From the Guidelines
Foot cellulitis requires prompt antibiotic treatment, and for typical cases without systemic signs of infection, an antimicrobial agent active against streptococci is recommended. The treatment should be based on the severity of the infection and the patient's overall health status. According to the guidelines from the Infectious Diseases Society of America 1, typical cases of cellulitis without systemic signs of infection should receive an antimicrobial agent that is active against streptococci.
Treatment Options
- For mild to moderate foot cellulitis, oral antibiotics such as cephalexin or clindamycin are typically effective.
- Severe cases may require intravenous antibiotics like ceftriaxone or vancomycin.
- The recommended duration of antimicrobial therapy is 5 days, but treatment should be extended if the infection has not improved within this time period 1.
Management
- Elevate the affected foot above heart level when possible to reduce swelling.

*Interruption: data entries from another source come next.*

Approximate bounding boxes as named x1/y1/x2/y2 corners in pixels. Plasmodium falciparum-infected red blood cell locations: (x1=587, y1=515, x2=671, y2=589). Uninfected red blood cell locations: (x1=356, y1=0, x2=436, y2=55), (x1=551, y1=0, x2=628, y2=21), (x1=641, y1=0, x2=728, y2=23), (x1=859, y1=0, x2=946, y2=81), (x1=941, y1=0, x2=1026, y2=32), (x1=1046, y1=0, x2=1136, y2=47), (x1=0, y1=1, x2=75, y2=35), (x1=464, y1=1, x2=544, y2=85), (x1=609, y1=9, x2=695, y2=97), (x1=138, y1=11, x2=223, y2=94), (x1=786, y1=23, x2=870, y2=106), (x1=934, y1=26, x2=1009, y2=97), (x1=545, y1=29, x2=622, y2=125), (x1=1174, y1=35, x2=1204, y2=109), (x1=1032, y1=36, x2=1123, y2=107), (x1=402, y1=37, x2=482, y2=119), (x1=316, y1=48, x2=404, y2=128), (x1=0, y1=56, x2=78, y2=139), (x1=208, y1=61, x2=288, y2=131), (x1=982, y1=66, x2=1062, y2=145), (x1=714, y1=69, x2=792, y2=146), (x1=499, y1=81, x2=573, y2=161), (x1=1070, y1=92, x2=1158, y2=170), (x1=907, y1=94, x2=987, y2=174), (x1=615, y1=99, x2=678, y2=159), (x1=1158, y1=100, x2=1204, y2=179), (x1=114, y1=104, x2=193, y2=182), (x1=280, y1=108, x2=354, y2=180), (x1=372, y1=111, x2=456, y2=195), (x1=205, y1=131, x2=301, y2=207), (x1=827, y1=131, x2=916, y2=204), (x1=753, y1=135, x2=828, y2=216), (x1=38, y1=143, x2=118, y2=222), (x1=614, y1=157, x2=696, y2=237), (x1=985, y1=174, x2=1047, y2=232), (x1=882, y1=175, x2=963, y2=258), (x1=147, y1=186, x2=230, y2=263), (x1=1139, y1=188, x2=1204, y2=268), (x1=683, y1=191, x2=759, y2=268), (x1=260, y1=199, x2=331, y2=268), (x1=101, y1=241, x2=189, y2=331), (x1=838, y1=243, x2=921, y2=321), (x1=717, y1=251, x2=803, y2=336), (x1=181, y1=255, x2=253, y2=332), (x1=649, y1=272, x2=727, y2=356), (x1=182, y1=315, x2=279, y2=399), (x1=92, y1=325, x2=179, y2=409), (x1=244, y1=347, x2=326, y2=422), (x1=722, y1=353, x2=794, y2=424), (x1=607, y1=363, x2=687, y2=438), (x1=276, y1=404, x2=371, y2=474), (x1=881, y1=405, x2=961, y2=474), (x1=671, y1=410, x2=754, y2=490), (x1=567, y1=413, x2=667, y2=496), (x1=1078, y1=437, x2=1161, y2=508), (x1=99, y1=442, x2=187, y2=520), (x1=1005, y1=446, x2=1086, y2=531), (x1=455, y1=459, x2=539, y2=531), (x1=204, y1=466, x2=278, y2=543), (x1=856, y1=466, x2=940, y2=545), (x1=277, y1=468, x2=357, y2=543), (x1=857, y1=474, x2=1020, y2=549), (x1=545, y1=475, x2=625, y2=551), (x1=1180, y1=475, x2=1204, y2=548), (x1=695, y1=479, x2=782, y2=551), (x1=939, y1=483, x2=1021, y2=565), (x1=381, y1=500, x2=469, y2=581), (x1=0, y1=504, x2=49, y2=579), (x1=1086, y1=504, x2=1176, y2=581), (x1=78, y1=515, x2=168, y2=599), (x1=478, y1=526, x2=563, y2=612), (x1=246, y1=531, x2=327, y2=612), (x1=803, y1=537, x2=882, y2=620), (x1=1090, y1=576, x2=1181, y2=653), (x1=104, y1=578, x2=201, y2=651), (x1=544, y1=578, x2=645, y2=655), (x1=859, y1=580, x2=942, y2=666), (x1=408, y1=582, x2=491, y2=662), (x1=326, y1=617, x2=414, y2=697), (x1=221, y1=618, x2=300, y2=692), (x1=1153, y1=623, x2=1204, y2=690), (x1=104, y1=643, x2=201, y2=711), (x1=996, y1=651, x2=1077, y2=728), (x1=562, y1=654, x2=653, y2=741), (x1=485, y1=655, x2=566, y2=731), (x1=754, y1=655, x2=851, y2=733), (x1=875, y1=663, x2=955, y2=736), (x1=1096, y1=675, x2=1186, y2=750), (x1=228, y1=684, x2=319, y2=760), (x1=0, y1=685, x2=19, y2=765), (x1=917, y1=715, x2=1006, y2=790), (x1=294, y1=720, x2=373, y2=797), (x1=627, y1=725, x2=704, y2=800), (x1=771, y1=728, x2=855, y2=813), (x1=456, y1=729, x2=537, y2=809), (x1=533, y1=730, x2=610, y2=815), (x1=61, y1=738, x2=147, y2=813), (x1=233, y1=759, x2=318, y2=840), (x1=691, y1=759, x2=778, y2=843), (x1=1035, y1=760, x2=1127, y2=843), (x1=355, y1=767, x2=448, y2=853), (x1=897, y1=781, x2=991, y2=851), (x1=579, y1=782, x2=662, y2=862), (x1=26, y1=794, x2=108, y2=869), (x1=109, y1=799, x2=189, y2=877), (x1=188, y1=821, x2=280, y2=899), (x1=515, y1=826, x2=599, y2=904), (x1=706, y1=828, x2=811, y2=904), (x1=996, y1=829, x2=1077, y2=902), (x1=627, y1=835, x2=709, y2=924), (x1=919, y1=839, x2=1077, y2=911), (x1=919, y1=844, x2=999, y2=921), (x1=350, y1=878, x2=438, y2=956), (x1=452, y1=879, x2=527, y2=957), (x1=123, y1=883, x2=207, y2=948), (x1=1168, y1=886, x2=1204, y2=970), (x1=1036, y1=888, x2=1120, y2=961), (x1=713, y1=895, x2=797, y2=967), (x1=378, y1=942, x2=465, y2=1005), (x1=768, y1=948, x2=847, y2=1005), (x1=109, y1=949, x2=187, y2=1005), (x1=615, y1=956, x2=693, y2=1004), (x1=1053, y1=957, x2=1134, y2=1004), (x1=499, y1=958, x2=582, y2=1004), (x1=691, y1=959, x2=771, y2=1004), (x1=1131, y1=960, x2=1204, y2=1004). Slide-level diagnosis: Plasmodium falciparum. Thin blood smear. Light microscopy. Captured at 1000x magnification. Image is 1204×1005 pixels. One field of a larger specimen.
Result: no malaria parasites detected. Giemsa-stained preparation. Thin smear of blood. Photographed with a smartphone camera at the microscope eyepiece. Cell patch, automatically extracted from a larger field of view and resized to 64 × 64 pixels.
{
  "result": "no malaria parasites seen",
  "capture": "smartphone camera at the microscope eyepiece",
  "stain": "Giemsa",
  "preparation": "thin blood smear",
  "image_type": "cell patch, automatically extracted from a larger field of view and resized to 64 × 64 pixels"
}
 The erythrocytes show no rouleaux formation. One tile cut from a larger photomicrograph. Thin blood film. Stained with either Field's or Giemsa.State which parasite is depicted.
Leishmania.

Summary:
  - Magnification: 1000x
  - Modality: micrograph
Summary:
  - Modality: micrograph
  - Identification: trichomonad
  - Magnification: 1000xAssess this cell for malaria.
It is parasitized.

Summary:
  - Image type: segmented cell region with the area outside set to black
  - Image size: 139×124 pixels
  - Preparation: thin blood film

- Apply warm compresses several times daily to help reduce pain and discomfort.
- Take over-the-counter pain relievers like acetaminophen or ibuprofen as needed for discomfort.
- Monitor for signs of worsening infection, such as spreading redness, increasing pain, fever, or streaking up the leg, which would require immediate medical attention.
High-Risk Patients
- People with diabetes, poor circulation, or compromised immune systems are at higher risk and should seek medical attention promptly to prevent complications like tissue damage or bloodstream infection.
- In severely compromised patients, broad-spectrum antimicrobial coverage may be considered, and vancomycin plus either piperacillin-tazobactam or imipenem/meropenem is recommended as a reasonable empiric regimen for severe infections 1.
From the FDA Drug Label
Skin and skin structure infections caused by Staphylococcus aureus and/or Streptococcus pyogenes Serious skin and soft tissue infections; septicemia; intra- abdominal infections such as peritonitis and intra-abdominal abscess; infections of the female pelvis and genital tract such as endometritis, nongonococcal tubo-ovarian abscess, pelvic cellulitis, and postsurgical vaginal cuff infection.
Foot cellulitis is a type of skin and skin structure infection.
- Cephalexin 2 is indicated for the treatment of skin and skin structure infections caused by Staphylococcus aureus and/or Streptococcus pyogenes.
- Clindamycin 3 is indicated for the treatment of serious skin and soft tissue infections, including pelvic cellulitis. However, foot cellulitis is not explicitly mentioned in either drug label. Therefore, no conclusion can be drawn about the use of these medications for foot cellulitis.
From the Research
Foot Cellulitis Treatment
- The treatment of foot cellulitis typically involves the use of antibiotics, with the choice of antibiotic depending on the suspected causative organism and the severity of the infection 4, 5.
- For uncomplicated cellulitis, antibiotics such as penicillin, amoxicillin, and cephalexin are often used, as they are effective against β-hemolytic streptococci, which are commonly implicated in these infections 5.
- However, in areas with a high prevalence of community-associated methicillin-resistant Staphylococcus aureus (MRSA), antibiotics with activity against MRSA, such as trimethoprim-sulfamethoxazole and clindamycin, may be preferred 4.
- Studies have shown that the addition of trimethoprim-sulfamethoxazole to cephalexin does not significantly improve outcomes in patients with uncomplicated cellulitis, suggesting that MRSA coverage may not be necessary in these cases 6, 7.
Antibiotic Choice
- Cephalexin is a commonly used antibiotic for the treatment of cellulitis, but its effectiveness may be limited in areas with high rates of MRSA 4.
- Trimethoprim-sulfamethoxazole and clindamycin are alternative antibiotics that have activity against MRSA and may be preferred in certain cases 4, 5.
- The choice of antibiotic should be based on the severity of the infection, the suspected causative organism, and the patient's medical history and allergies 5.
Clinical Trials
- A randomized controlled trial found that the addition of trimethoprim-sulfamethoxazole to cephalexin did not improve outcomes in patients with uncomplicated cellulitis 6.
- Another study found that the use of cephalexin plus trimethoprim-sulfamethoxazole versus cephalexin alone did not result in higher rates of clinical resolution of cellulitis in the per-protocol analysis 7.
- A review of the literature suggests that empirical coverage of CA-MRSA is not necessary for the treatment of nonpurulent cellulitis, and that antibiotics targeting β-hemolytic streptococci are sufficient 8.